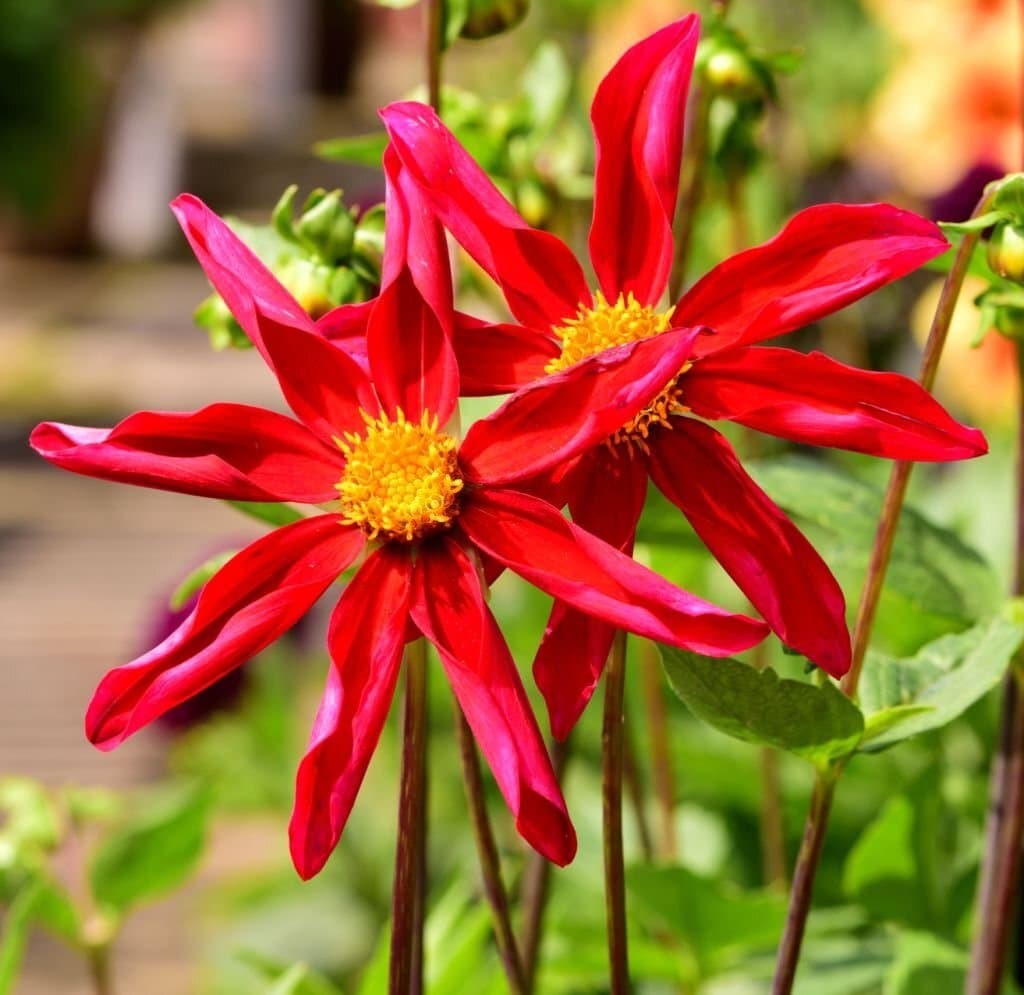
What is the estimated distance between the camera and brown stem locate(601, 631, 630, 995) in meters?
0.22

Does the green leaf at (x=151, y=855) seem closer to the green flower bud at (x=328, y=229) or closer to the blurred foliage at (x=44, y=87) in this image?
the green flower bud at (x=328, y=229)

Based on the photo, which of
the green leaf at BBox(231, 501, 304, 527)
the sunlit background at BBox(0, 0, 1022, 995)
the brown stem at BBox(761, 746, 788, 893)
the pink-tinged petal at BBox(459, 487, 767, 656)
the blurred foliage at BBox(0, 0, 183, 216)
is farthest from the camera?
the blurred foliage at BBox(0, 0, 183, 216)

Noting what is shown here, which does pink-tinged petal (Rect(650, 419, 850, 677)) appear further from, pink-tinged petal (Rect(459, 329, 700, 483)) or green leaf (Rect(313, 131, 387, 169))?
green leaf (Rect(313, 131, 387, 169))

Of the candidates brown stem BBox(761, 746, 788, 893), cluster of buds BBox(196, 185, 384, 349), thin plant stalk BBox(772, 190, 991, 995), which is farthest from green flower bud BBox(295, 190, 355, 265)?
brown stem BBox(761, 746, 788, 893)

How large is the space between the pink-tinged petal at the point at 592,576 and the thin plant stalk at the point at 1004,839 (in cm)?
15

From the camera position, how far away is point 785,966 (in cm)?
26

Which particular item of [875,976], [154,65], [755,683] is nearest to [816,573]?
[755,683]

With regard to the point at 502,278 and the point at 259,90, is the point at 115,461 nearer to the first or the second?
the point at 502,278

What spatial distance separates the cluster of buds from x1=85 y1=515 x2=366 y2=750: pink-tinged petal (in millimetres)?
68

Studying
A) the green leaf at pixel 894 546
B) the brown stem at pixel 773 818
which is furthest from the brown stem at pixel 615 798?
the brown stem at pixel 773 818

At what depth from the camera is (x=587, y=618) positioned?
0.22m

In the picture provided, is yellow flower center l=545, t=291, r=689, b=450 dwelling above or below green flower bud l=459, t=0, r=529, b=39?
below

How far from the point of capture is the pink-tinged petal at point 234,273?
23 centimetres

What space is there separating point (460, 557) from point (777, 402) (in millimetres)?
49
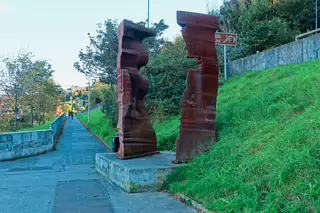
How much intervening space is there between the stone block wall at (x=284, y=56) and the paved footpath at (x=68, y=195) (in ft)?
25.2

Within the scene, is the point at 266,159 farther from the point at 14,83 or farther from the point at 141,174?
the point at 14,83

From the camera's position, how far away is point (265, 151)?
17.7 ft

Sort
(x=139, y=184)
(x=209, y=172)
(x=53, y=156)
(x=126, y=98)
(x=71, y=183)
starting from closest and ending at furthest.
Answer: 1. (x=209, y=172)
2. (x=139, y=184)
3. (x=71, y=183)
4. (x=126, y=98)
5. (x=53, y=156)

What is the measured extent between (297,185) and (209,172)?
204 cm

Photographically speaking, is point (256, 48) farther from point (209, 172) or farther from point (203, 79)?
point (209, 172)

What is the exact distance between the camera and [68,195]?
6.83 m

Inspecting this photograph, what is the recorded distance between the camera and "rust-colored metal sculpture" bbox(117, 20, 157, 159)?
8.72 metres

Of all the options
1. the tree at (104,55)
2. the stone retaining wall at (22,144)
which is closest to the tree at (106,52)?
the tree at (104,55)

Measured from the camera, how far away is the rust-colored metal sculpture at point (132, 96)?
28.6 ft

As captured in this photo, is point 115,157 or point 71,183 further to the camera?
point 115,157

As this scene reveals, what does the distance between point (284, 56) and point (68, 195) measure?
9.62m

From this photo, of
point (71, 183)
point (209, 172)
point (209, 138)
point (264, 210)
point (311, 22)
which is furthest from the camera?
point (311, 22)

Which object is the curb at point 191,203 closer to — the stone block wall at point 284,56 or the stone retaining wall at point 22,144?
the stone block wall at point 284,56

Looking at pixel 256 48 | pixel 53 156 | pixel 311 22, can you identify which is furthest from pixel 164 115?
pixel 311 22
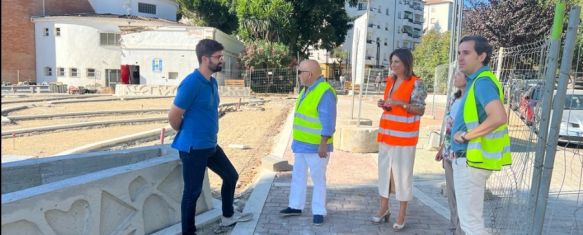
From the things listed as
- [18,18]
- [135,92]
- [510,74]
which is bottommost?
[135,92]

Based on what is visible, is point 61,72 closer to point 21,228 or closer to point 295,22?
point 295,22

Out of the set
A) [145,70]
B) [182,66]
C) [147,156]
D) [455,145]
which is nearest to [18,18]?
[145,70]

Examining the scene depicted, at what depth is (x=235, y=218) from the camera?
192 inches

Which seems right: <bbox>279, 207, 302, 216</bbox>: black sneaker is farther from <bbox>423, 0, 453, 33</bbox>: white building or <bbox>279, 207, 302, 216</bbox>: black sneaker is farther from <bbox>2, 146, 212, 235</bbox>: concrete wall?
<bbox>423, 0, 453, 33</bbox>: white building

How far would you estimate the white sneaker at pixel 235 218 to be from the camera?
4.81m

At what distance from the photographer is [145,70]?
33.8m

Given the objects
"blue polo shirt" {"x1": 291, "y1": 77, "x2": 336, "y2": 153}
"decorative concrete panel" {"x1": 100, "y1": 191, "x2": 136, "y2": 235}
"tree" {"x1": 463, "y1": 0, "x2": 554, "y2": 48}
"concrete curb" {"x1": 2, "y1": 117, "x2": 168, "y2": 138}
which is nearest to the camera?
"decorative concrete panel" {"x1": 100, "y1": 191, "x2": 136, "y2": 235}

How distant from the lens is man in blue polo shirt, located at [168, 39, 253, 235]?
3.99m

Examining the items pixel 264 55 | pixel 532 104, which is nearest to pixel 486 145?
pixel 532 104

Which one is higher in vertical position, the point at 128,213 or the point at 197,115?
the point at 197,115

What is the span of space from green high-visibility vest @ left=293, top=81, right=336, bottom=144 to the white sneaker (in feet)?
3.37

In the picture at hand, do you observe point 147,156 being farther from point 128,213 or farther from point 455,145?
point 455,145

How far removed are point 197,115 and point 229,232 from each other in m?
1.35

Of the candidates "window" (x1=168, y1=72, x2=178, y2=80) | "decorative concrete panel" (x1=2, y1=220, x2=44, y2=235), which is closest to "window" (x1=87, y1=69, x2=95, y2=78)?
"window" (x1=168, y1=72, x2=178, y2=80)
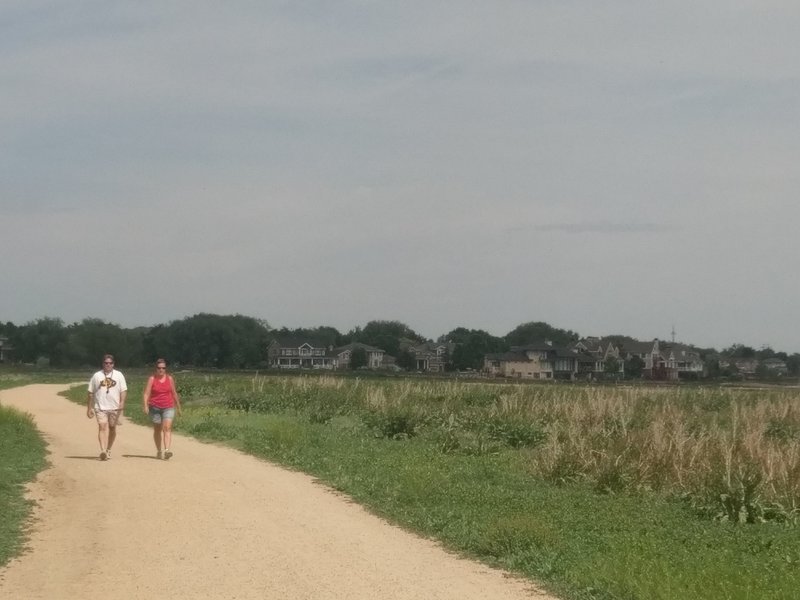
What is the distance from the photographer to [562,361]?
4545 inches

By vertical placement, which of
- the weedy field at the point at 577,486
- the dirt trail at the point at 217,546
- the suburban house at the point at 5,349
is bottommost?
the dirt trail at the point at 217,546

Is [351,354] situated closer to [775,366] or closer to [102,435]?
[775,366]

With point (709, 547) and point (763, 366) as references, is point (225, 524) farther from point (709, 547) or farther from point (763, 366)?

#### To do
Write out exactly the lines from the line holding "Given the objects" through the last line of the records above, inclusive, and nothing more. Leave out the pictures.

#### The completed task
Given the objects
"blue polo shirt" {"x1": 291, "y1": 77, "x2": 336, "y2": 153}
"decorative concrete panel" {"x1": 100, "y1": 191, "x2": 136, "y2": 235}
"tree" {"x1": 463, "y1": 0, "x2": 554, "y2": 48}
"concrete curb" {"x1": 2, "y1": 117, "x2": 168, "y2": 138}
which is nearest to the camera?
"decorative concrete panel" {"x1": 100, "y1": 191, "x2": 136, "y2": 235}

How distant from the lens is man in blue polo shirt, located at [168, 39, 253, 235]?
3.99m

Examining the items pixel 264 55 | pixel 532 104, which is nearest to pixel 486 145?
pixel 532 104

Which one is higher in vertical position, the point at 128,213 or the point at 197,115?
the point at 197,115

What is the span of space from green high-visibility vest @ left=293, top=81, right=336, bottom=144 to the white sneaker (in feet)?
3.37

In the picture at hand, do you observe point 147,156 being farther from point 128,213 or farther from point 455,145?
point 455,145

How far removed are point 197,115 and point 229,232 from each other in m?
1.35

Of the candidates "window" (x1=168, y1=72, x2=178, y2=80) | "decorative concrete panel" (x1=2, y1=220, x2=44, y2=235), which is closest to "window" (x1=87, y1=69, x2=95, y2=78)?
"window" (x1=168, y1=72, x2=178, y2=80)
What is the distance from the photographer to [562,361]?
4545 inches

By vertical placement, which of
- the weedy field at the point at 577,486
- the dirt trail at the point at 217,546
- the suburban house at the point at 5,349
is bottommost?
the dirt trail at the point at 217,546

Is [351,354] situated closer to [775,366] or closer to [102,435]?
[775,366]

With point (709, 547) and point (763, 366) as references, is point (225, 524) farther from point (709, 547) or farther from point (763, 366)?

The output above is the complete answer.